— Start of Document extract —

Day 148
I received my first graduation announcement from a sibling. It's from my youngest sibling. OK. He's my only younger sibling. But still. I received one from him all the same. I have seen this day in distant future since he was born. Before that, actually. When Mom was only a few months pregnant, I was fast forwarding the unborn baby's life, wondering about him as well as where I would be as he reached various stages of his life.
Graduating from high school is one of those very prominent milestones in life. I knew he and I would graduate exactly 10 years apart. So, even more, I wondered where I would be and what I would be doing when the baby I couldn't even put into my mind's eye would be graduating. It seemed so far off. It almost seemed unreachable, as my 25th birthday had seemed unreachable for so long.

— End of Document extract —

### Given exercise
Extend the "Day 148" journal entry about a younger brother's graduation announcement, writing on from its last sentence.

— Start of Data listing —

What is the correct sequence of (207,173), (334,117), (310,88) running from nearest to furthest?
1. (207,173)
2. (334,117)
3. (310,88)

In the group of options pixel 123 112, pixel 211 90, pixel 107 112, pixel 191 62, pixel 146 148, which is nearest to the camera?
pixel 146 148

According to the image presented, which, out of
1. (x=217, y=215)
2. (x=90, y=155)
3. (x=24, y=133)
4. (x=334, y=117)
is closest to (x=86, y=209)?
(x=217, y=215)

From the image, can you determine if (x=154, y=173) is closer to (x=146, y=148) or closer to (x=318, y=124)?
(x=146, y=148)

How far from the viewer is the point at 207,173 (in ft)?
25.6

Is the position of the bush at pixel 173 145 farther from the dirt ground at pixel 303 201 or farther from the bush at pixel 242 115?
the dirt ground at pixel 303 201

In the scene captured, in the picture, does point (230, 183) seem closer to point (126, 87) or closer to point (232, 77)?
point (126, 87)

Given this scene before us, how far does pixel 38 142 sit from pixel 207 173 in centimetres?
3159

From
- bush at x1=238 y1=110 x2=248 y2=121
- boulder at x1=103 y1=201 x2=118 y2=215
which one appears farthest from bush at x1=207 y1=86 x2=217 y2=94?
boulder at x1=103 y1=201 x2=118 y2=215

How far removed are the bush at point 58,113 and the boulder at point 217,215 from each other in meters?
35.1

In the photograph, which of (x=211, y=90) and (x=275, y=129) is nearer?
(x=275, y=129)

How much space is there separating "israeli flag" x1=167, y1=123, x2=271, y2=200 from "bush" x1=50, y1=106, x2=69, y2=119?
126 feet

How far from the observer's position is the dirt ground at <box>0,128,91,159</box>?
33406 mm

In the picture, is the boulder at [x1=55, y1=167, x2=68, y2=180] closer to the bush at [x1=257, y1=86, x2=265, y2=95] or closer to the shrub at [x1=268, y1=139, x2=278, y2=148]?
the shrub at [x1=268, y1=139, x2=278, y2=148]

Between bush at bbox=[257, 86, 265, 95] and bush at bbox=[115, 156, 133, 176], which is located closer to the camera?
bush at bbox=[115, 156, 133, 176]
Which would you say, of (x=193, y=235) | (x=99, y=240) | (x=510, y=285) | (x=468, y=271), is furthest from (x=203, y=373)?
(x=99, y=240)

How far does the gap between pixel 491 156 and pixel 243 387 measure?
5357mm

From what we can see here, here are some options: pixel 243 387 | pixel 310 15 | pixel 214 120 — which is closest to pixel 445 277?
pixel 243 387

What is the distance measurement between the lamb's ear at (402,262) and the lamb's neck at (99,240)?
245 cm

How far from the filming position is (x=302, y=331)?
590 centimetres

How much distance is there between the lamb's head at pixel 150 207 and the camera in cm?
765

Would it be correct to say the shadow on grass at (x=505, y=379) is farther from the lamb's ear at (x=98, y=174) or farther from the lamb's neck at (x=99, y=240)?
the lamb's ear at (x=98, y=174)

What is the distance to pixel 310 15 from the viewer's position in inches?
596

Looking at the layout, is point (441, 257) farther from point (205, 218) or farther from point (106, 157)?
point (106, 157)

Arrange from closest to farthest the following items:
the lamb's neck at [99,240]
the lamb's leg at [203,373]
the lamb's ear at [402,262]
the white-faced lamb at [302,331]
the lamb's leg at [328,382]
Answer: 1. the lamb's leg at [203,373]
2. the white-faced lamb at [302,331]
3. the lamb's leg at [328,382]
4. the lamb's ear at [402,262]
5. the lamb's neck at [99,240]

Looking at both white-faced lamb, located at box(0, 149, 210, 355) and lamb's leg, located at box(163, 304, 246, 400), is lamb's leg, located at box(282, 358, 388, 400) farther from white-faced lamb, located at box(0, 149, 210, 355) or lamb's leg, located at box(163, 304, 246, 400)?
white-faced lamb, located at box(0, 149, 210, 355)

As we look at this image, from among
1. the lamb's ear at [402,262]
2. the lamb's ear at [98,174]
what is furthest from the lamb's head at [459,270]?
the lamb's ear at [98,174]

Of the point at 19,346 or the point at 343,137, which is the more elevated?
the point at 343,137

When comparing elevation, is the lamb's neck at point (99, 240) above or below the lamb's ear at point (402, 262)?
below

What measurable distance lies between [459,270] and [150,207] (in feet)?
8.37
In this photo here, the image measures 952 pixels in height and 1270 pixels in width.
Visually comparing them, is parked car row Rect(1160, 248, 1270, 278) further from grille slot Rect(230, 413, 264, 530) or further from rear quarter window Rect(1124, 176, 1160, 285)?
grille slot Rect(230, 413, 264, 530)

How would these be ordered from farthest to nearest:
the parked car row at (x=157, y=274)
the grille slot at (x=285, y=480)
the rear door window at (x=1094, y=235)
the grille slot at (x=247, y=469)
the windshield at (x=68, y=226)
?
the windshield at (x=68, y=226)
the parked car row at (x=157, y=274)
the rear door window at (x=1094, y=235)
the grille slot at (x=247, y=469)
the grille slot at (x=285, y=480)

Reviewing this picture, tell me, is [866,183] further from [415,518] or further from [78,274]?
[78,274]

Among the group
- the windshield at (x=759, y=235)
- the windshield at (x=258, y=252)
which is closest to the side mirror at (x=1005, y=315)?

— End of Data listing —

### Exercise output
But just like my 25th birthday came and went, the time for his graduation has arrived and will be over too soon. I cannot believe that almost 18 years have passed! I know most (if not all) of my family would not see it this way, but I have often looked at myself as playing a large part in his growth and development. I mean, I was there for the first 8 years of his life. For the first two, it was usually just him and me, since the others in the family had school and church responsibilities and I had none. In the next 6 years I still felt I was often caring for him and having him come along to my own church and school activities.
I still was around him after high school. I was home during one of my college summers, and then lived at home for two years din between colleges and for the beginning of grad school. He was 12 then, and I was a youth leader, specifically over the girls his age. It was an interesting addition into our relationship. When I left home that time, we tried to stay in contact through emails and phone calls. Communication dwindled as he got busy with the last half of high school. I suppose I expected that as I had been the same way. (That's when my daily journal writing habit of 7 years faltered.)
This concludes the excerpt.